[Stored items from a collection]

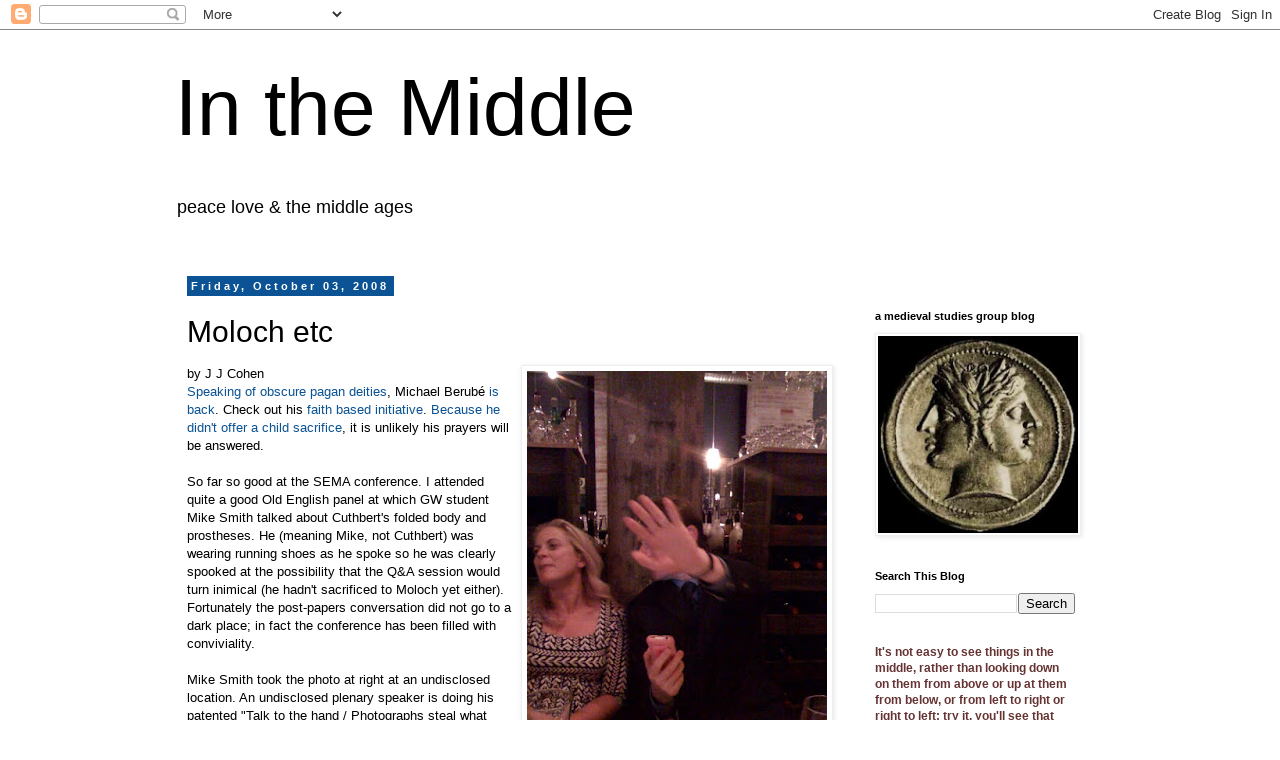

--- FILE ---
content_type: text/html; charset=UTF-8
request_url: https://www.inthemedievalmiddle.com/b/stats?style=BLACK_TRANSPARENT&timeRange=ALL_TIME&token=APq4FmA8pEoG9UPfTdPlzBywkM_0bh03URYPdGy34rdcyWI8nQ4myFyZOArXNGqtJxXEkWrd-5RdEY8Z788qZpiJ4HodYtfwwg
body_size: 41
content:
{"total":11642884,"sparklineOptions":{"backgroundColor":{"fillOpacity":0.1,"fill":"#000000"},"series":[{"areaOpacity":0.3,"color":"#202020"}]},"sparklineData":[[0,23],[1,49],[2,21],[3,22],[4,37],[5,32],[6,26],[7,26],[8,53],[9,32],[10,27],[11,32],[12,28],[13,23],[14,29],[15,25],[16,26],[17,27],[18,55],[19,42],[20,26],[21,27],[22,46],[23,29],[24,81],[25,34],[26,100],[27,55],[28,45],[29,27]],"nextTickMs":5778}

Activity
The entries above must be output exactly, with every image left out.

Result of this task
--- FILE ---
content_type: text/html; charset=UTF-8
request_url: https://www.inthemedievalmiddle.com/b/stats?style=BLACK_TRANSPARENT&timeRange=ALL_TIME&token=APq4FmA8pEoG9UPfTdPlzBywkM_0bh03URYPdGy34rdcyWI8nQ4myFyZOArXNGqtJxXEkWrd-5RdEY8Z788qZpiJ4HodYtfwwg
body_size: 41
content:
{"total":11642884,"sparklineOptions":{"backgroundColor":{"fillOpacity":0.1,"fill":"#000000"},"series":[{"areaOpacity":0.3,"color":"#202020"}]},"sparklineData":[[0,23],[1,49],[2,21],[3,22],[4,37],[5,32],[6,26],[7,26],[8,53],[9,32],[10,27],[11,32],[12,28],[13,23],[14,29],[15,25],[16,26],[17,27],[18,55],[19,42],[20,26],[21,27],[22,46],[23,29],[24,81],[25,34],[26,100],[27,55],[28,45],[29,27]],"nextTickMs":5778}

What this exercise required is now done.